- Text
Module 5 Introduction to Raster in R

In this tutorial, we will review the fundamental principles, packages and metadata/raster attributes that are needed to work with raster data in R. We discuss the three core metadata elements that we need to understand to work with rasters in R: CRS, extent and resolution. It also explores missing and bad data values as stored in a raster and how R handles these elements. Finally, it introduces the GeoTiff file format.

Learning Objectives

  • Understand what a raster dataset is and its fundamental attributes.

  • Know how to explore raster attributes in R.

  • Be able to import rasters into R using the raster package.

  • Be able to quickly plot a raster file in R.

  • Understand the difference between single- and multi-band rasters.

Additional Resources

Raster Data in R Basics

Terra CheatSheet

Terra Tutorial

Download Data

NEON TEACHING DATA SUBSET: AIRBORNE REMOTE SENSING DATA

The LiDAR and imagery data used to create this raster teaching data subset were collected over the National Ecological Observatory Network’s Harvard Forest and San Joaquin Experimental Range field sites and processed at NEON headquarters. The entire dataset can be accessed by request from the NEON Data Portal.

5.1 About Raster Data

What is raster data? Raster data is any pixelated (or gridded) data where each pixel is associated with a specific geographic location. The value of a pixel can be continuous (e.g. elevation) or categorical (e.g. land use).

A geospatial raster is only different from a digital photo in that it is accompanied by spatial information that connects that data to a given location. This includes the raster’s extent and cell size, the number of rows and columns, and its CRS system. Examples include natural landscape, land use, heat maps, elevation maps, etc.

- Exercises to complete
- a) Reproduce the passage of the raster tutorial between "Learning Objectives" and "and multi-band rasters.", inclusive.
- b) Which three core metadata elements does the raster tutorial say are needed to work with rasters in R?

(Source data)

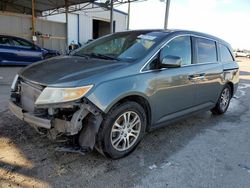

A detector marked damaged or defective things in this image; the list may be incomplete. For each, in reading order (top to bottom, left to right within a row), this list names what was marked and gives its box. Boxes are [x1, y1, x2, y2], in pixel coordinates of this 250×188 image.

dented hood [19, 55, 128, 86]
cracked headlight [35, 85, 93, 105]
vehicle damage [8, 76, 102, 151]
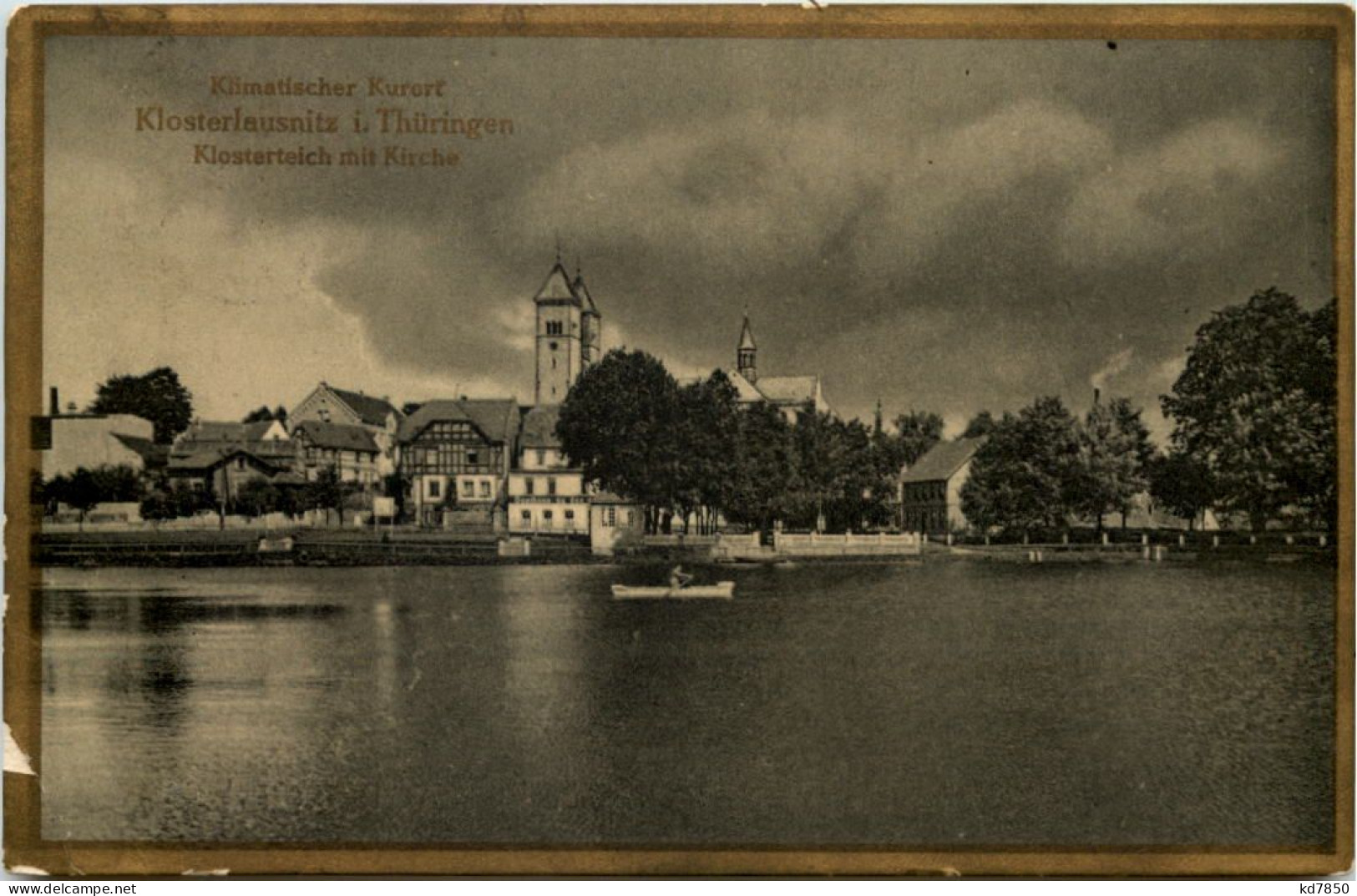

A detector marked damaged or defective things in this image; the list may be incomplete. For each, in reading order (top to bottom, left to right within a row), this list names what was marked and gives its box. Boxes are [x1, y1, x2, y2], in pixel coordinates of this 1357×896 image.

torn paper corner [4, 721, 35, 776]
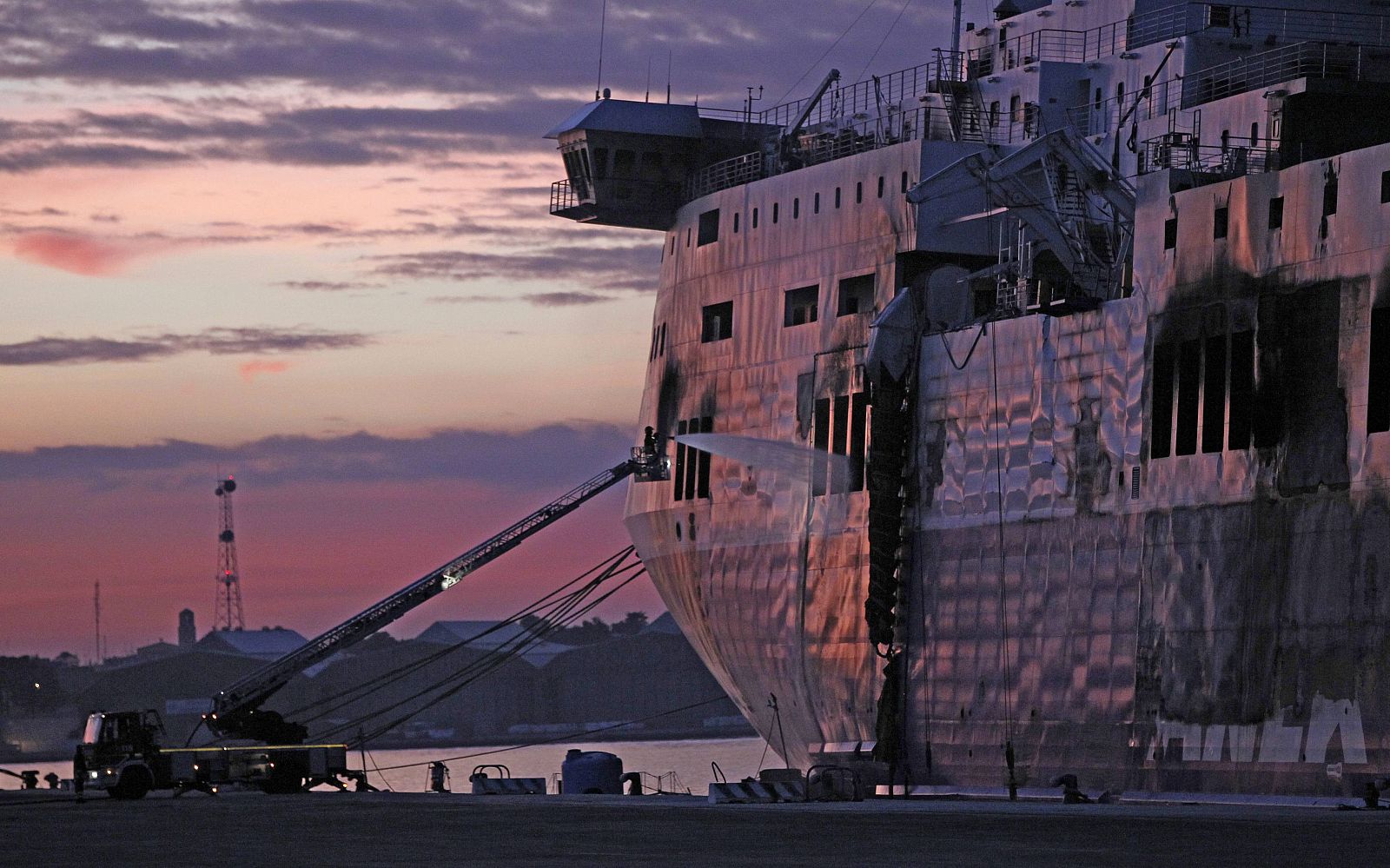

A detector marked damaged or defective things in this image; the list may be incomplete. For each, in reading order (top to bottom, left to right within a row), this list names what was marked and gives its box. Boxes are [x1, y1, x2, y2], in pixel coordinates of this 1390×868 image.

fire-damaged ferry [546, 0, 1390, 796]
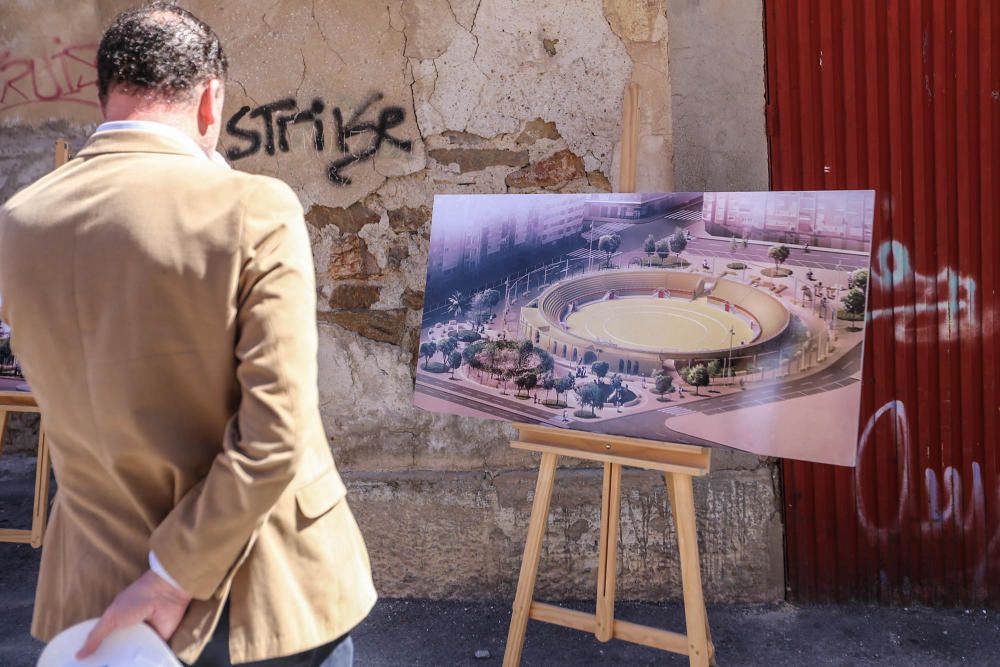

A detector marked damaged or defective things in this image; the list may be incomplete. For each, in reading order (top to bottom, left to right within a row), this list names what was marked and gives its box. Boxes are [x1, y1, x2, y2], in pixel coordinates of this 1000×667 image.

cracked plaster wall [1, 0, 780, 604]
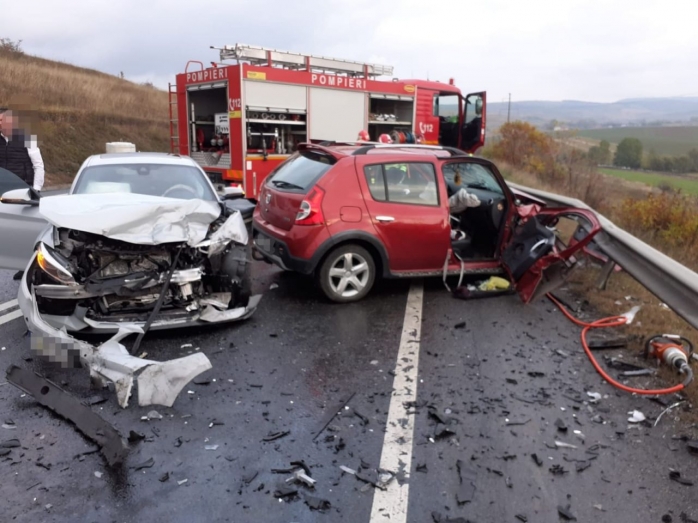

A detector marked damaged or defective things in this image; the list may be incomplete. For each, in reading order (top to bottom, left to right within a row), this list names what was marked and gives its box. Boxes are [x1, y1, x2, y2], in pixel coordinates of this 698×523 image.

detached car door [0, 169, 48, 270]
white car crumpled hood [39, 193, 219, 247]
white damaged car [0, 154, 260, 408]
detached car door [498, 206, 600, 302]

- Task-by-task answers
- a)
Learning Objectives

  • Understand what a raster dataset is and its fundamental attributes.

  • Know how to explore raster attributes in R.

  • Be able to import rasters into R using the raster package.

  • Be able to quickly plot a raster file in R.

  • Understand the difference between single- and multi-band rasters.

- b) CRS, extent and resolution.